• RAW DATA:
[Start of Attachment]

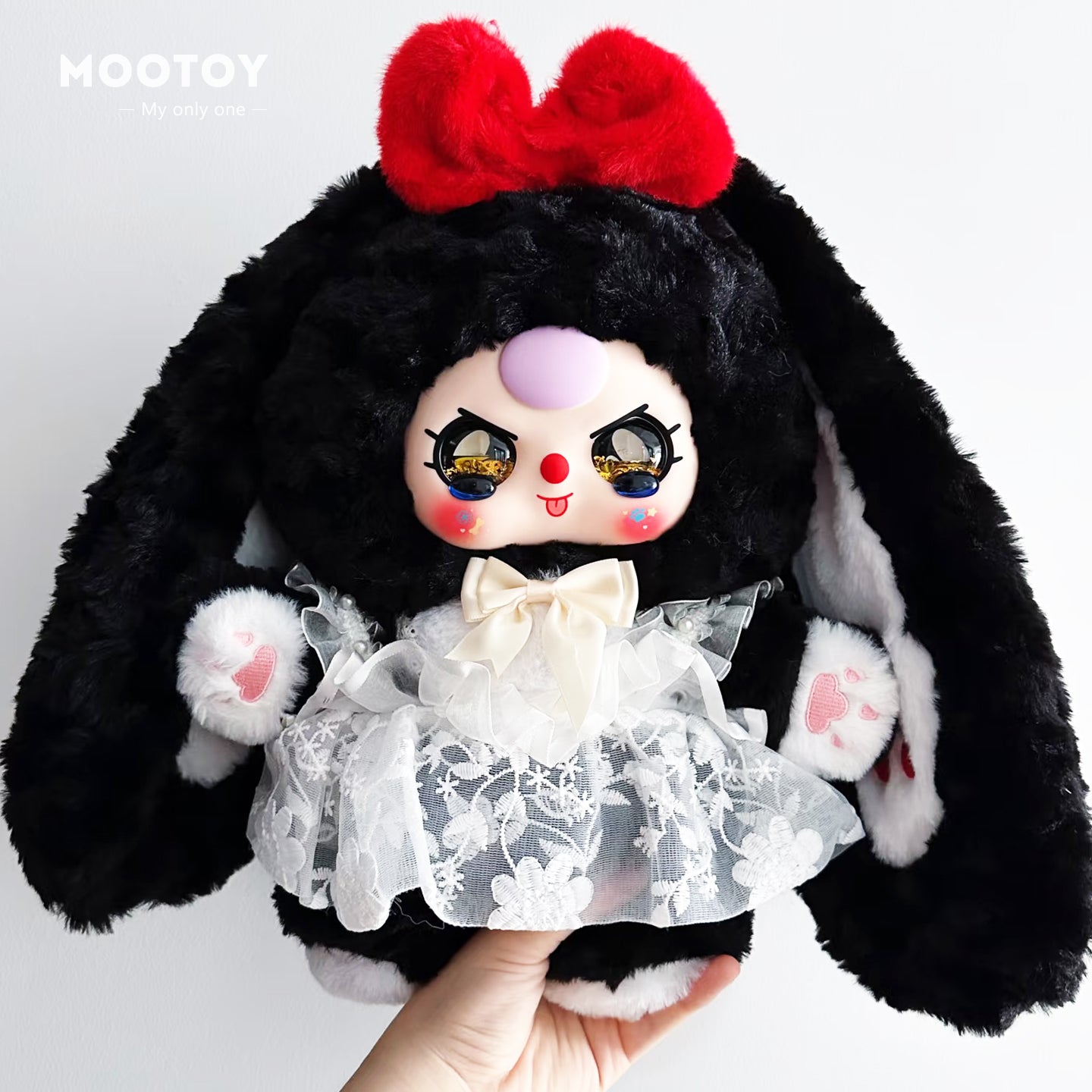 Baby Three Sweet Baby 400% V4 Plush Blind Box – US Seller Fast Ship
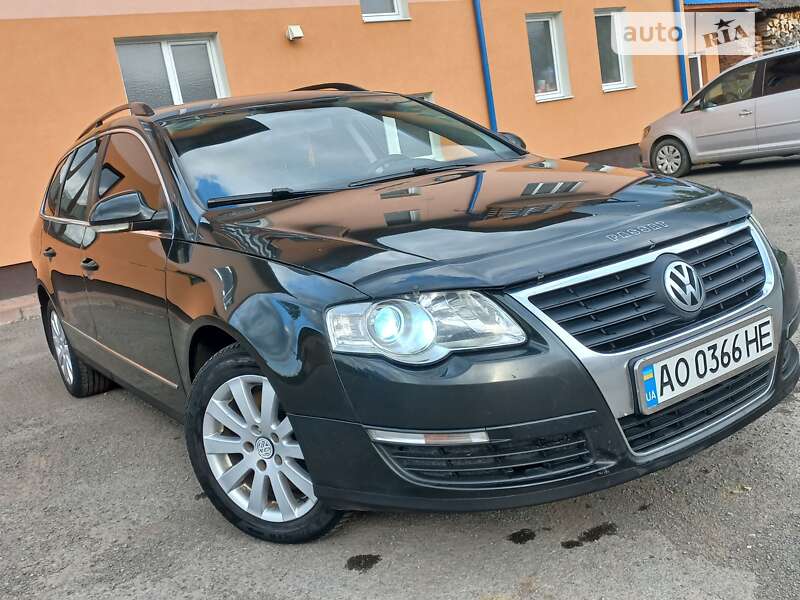 2006 volkswagen passat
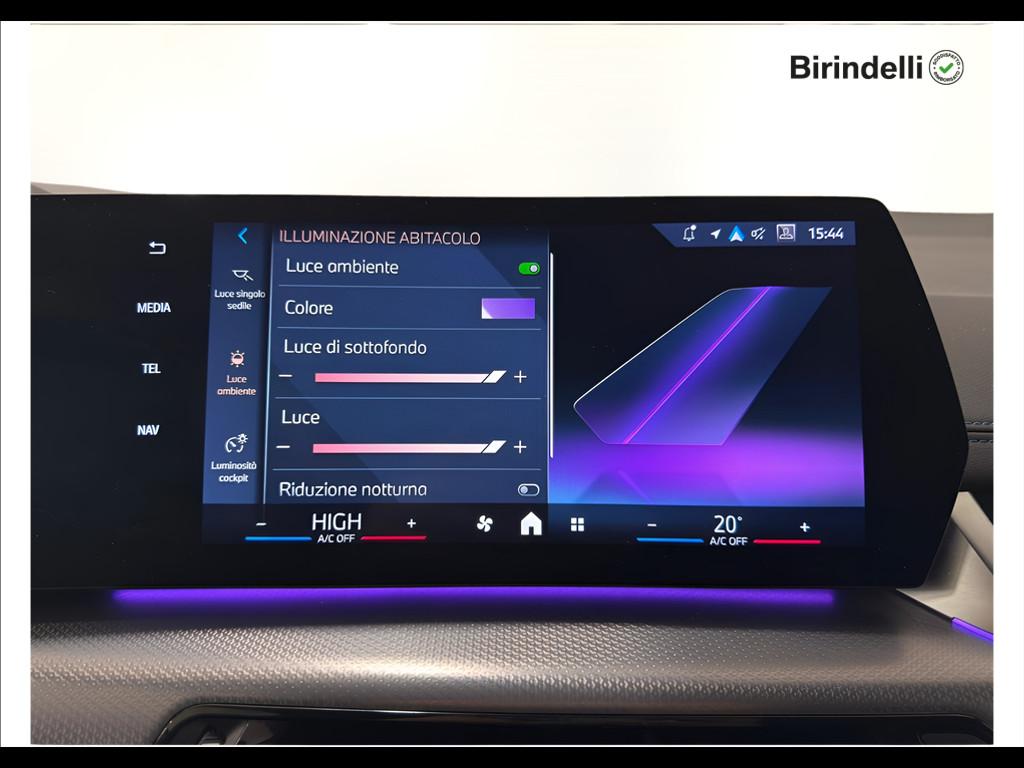 BMW Serie 2 218d Active Tourer Msport auto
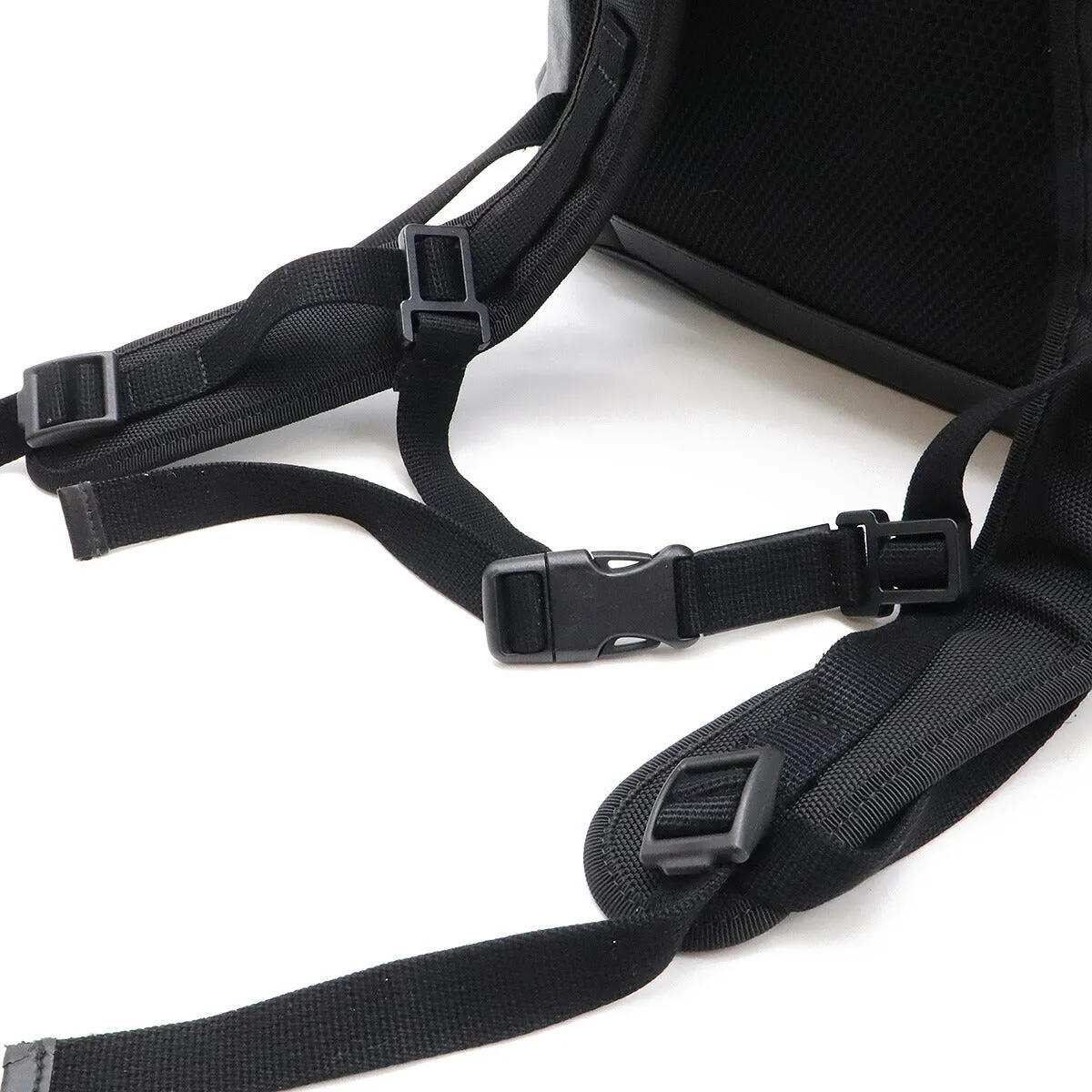 Gucci Soft GG Supreme Backpack PVC Leather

[End of Attachment]

• WORK TO BE COMPLETED:
Drop every picture from the data, then output all the rest exactly.

• THE ANSWER:
 Baby Three Sweet Baby 400% V4 Plush Blind Box – US Seller Fast Ship
 2006 volkswagen passat
 BMW Serie 2 218d Active Tourer Msport auto
 Gucci Soft GG Supreme Backpack PVC Leather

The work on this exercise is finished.